## Exercise description
All that is needed is the listing, transcribed exactly and in full.
<<<<
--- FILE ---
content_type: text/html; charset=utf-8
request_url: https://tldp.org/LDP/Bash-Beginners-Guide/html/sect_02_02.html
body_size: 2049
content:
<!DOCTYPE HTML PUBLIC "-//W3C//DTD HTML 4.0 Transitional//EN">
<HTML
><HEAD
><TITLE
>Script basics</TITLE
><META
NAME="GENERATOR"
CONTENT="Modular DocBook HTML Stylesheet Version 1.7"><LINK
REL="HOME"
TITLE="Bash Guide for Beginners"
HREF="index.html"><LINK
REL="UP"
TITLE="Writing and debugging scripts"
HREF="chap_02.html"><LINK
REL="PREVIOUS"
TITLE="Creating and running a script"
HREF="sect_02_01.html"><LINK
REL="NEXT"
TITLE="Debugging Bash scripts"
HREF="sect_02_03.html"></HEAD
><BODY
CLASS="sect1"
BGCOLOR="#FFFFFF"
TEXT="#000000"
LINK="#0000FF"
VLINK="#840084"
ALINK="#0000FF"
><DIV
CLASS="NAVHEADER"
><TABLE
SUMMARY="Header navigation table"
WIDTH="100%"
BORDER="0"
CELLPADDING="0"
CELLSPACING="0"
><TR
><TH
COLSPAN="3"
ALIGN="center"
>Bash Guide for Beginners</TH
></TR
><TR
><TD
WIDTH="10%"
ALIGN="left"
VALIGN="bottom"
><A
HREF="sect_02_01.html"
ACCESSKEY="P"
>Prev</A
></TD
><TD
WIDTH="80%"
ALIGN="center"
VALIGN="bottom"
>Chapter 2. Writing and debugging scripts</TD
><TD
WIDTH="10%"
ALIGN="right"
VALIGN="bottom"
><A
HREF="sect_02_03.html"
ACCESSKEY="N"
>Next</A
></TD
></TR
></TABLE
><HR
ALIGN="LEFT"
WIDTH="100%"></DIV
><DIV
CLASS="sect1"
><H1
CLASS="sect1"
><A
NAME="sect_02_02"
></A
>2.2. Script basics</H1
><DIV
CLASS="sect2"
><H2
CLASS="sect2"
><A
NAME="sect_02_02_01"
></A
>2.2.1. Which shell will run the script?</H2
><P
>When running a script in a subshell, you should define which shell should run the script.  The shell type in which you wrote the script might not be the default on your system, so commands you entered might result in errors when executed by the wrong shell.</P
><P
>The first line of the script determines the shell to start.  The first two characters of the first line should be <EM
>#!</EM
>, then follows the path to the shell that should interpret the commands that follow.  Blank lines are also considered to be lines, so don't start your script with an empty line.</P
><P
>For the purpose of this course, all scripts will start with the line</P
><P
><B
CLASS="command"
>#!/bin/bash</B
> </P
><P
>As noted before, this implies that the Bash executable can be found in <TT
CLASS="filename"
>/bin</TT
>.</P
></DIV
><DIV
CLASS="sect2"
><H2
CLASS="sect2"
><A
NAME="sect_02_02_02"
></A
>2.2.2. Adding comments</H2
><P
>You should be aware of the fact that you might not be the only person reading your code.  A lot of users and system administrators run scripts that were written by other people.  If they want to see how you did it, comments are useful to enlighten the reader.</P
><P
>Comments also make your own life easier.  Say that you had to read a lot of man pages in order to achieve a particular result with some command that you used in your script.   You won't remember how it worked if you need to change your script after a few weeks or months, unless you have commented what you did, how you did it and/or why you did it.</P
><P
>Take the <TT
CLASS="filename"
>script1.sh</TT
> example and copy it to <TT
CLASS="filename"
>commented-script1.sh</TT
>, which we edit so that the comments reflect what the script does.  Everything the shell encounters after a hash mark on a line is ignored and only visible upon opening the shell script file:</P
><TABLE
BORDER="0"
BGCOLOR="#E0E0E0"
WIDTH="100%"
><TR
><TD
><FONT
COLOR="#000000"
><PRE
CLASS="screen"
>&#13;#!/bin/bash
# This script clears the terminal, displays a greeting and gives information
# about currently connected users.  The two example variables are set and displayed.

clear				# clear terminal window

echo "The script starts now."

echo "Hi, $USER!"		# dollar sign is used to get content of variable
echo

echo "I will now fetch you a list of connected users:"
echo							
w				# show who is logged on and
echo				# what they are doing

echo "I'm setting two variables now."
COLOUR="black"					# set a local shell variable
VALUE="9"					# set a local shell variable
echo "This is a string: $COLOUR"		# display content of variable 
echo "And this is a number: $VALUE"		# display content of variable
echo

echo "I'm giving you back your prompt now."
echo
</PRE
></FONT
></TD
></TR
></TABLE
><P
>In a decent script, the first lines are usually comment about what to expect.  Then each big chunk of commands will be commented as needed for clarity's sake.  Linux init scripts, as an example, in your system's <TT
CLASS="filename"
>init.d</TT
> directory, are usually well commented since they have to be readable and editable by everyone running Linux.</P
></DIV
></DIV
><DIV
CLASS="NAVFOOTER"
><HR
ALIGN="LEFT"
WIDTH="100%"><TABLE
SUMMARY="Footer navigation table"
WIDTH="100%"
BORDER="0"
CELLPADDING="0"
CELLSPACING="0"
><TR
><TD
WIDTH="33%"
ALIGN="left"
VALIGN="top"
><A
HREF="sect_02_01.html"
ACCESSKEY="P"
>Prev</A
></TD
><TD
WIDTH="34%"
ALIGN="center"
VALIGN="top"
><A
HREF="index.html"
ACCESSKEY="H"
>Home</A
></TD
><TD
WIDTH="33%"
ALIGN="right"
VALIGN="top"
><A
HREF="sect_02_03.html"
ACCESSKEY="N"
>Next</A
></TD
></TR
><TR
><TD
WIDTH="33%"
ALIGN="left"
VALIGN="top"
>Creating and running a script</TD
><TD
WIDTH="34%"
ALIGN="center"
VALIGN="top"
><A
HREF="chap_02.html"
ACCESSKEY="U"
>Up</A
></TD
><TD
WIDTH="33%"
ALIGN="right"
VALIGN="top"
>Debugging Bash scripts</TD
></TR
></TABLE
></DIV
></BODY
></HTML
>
>>>>
## Solved exercise
--- FILE ---
content_type: text/html; charset=utf-8
request_url: https://tldp.org/LDP/Bash-Beginners-Guide/html/sect_02_02.html
body_size: 2049
content:
<!DOCTYPE HTML PUBLIC "-//W3C//DTD HTML 4.0 Transitional//EN">
<HTML
><HEAD
><TITLE
>Script basics</TITLE
><META
NAME="GENERATOR"
CONTENT="Modular DocBook HTML Stylesheet Version 1.7"><LINK
REL="HOME"
TITLE="Bash Guide for Beginners"
HREF="index.html"><LINK
REL="UP"
TITLE="Writing and debugging scripts"
HREF="chap_02.html"><LINK
REL="PREVIOUS"
TITLE="Creating and running a script"
HREF="sect_02_01.html"><LINK
REL="NEXT"
TITLE="Debugging Bash scripts"
HREF="sect_02_03.html"></HEAD
><BODY
CLASS="sect1"
BGCOLOR="#FFFFFF"
TEXT="#000000"
LINK="#0000FF"
VLINK="#840084"
ALINK="#0000FF"
><DIV
CLASS="NAVHEADER"
><TABLE
SUMMARY="Header navigation table"
WIDTH="100%"
BORDER="0"
CELLPADDING="0"
CELLSPACING="0"
><TR
><TH
COLSPAN="3"
ALIGN="center"
>Bash Guide for Beginners</TH
></TR
><TR
><TD
WIDTH="10%"
ALIGN="left"
VALIGN="bottom"
><A
HREF="sect_02_01.html"
ACCESSKEY="P"
>Prev</A
></TD
><TD
WIDTH="80%"
ALIGN="center"
VALIGN="bottom"
>Chapter 2. Writing and debugging scripts</TD
><TD
WIDTH="10%"
ALIGN="right"
VALIGN="bottom"
><A
HREF="sect_02_03.html"
ACCESSKEY="N"
>Next</A
></TD
></TR
></TABLE
><HR
ALIGN="LEFT"
WIDTH="100%"></DIV
><DIV
CLASS="sect1"
><H1
CLASS="sect1"
><A
NAME="sect_02_02"
></A
>2.2. Script basics</H1
><DIV
CLASS="sect2"
><H2
CLASS="sect2"
><A
NAME="sect_02_02_01"
></A
>2.2.1. Which shell will run the script?</H2
><P
>When running a script in a subshell, you should define which shell should run the script.  The shell type in which you wrote the script might not be the default on your system, so commands you entered might result in errors when executed by the wrong shell.</P
><P
>The first line of the script determines the shell to start.  The first two characters of the first line should be <EM
>#!</EM
>, then follows the path to the shell that should interpret the commands that follow.  Blank lines are also considered to be lines, so don't start your script with an empty line.</P
><P
>For the purpose of this course, all scripts will start with the line</P
><P
><B
CLASS="command"
>#!/bin/bash</B
> </P
><P
>As noted before, this implies that the Bash executable can be found in <TT
CLASS="filename"
>/bin</TT
>.</P
></DIV
><DIV
CLASS="sect2"
><H2
CLASS="sect2"
><A
NAME="sect_02_02_02"
></A
>2.2.2. Adding comments</H2
><P
>You should be aware of the fact that you might not be the only person reading your code.  A lot of users and system administrators run scripts that were written by other people.  If they want to see how you did it, comments are useful to enlighten the reader.</P
><P
>Comments also make your own life easier.  Say that you had to read a lot of man pages in order to achieve a particular result with some command that you used in your script.   You won't remember how it worked if you need to change your script after a few weeks or months, unless you have commented what you did, how you did it and/or why you did it.</P
><P
>Take the <TT
CLASS="filename"
>script1.sh</TT
> example and copy it to <TT
CLASS="filename"
>commented-script1.sh</TT
>, which we edit so that the comments reflect what the script does.  Everything the shell encounters after a hash mark on a line is ignored and only visible upon opening the shell script file:</P
><TABLE
BORDER="0"
BGCOLOR="#E0E0E0"
WIDTH="100%"
><TR
><TD
><FONT
COLOR="#000000"
><PRE
CLASS="screen"
>&#13;#!/bin/bash
# This script clears the terminal, displays a greeting and gives information
# about currently connected users.  The two example variables are set and displayed.

clear				# clear terminal window

echo "The script starts now."

echo "Hi, $USER!"		# dollar sign is used to get content of variable
echo

echo "I will now fetch you a list of connected users:"
echo							
w				# show who is logged on and
echo				# what they are doing

echo "I'm setting two variables now."
COLOUR="black"					# set a local shell variable
VALUE="9"					# set a local shell variable
echo "This is a string: $COLOUR"		# display content of variable 
echo "And this is a number: $VALUE"		# display content of variable
echo

echo "I'm giving you back your prompt now."
echo
</PRE
></FONT
></TD
></TR
></TABLE
><P
>In a decent script, the first lines are usually comment about what to expect.  Then each big chunk of commands will be commented as needed for clarity's sake.  Linux init scripts, as an example, in your system's <TT
CLASS="filename"
>init.d</TT
> directory, are usually well commented since they have to be readable and editable by everyone running Linux.</P
></DIV
></DIV
><DIV
CLASS="NAVFOOTER"
><HR
ALIGN="LEFT"
WIDTH="100%"><TABLE
SUMMARY="Footer navigation table"
WIDTH="100%"
BORDER="0"
CELLPADDING="0"
CELLSPACING="0"
><TR
><TD
WIDTH="33%"
ALIGN="left"
VALIGN="top"
><A
HREF="sect_02_01.html"
ACCESSKEY="P"
>Prev</A
></TD
><TD
WIDTH="34%"
ALIGN="center"
VALIGN="top"
><A
HREF="index.html"
ACCESSKEY="H"
>Home</A
></TD
><TD
WIDTH="33%"
ALIGN="right"
VALIGN="top"
><A
HREF="sect_02_03.html"
ACCESSKEY="N"
>Next</A
></TD
></TR
><TR
><TD
WIDTH="33%"
ALIGN="left"
VALIGN="top"
>Creating and running a script</TD
><TD
WIDTH="34%"
ALIGN="center"
VALIGN="top"
><A
HREF="chap_02.html"
ACCESSKEY="U"
>Up</A
></TD
><TD
WIDTH="33%"
ALIGN="right"
VALIGN="top"
>Debugging Bash scripts</TD
></TR
></TABLE
></DIV
></BODY
></HTML
>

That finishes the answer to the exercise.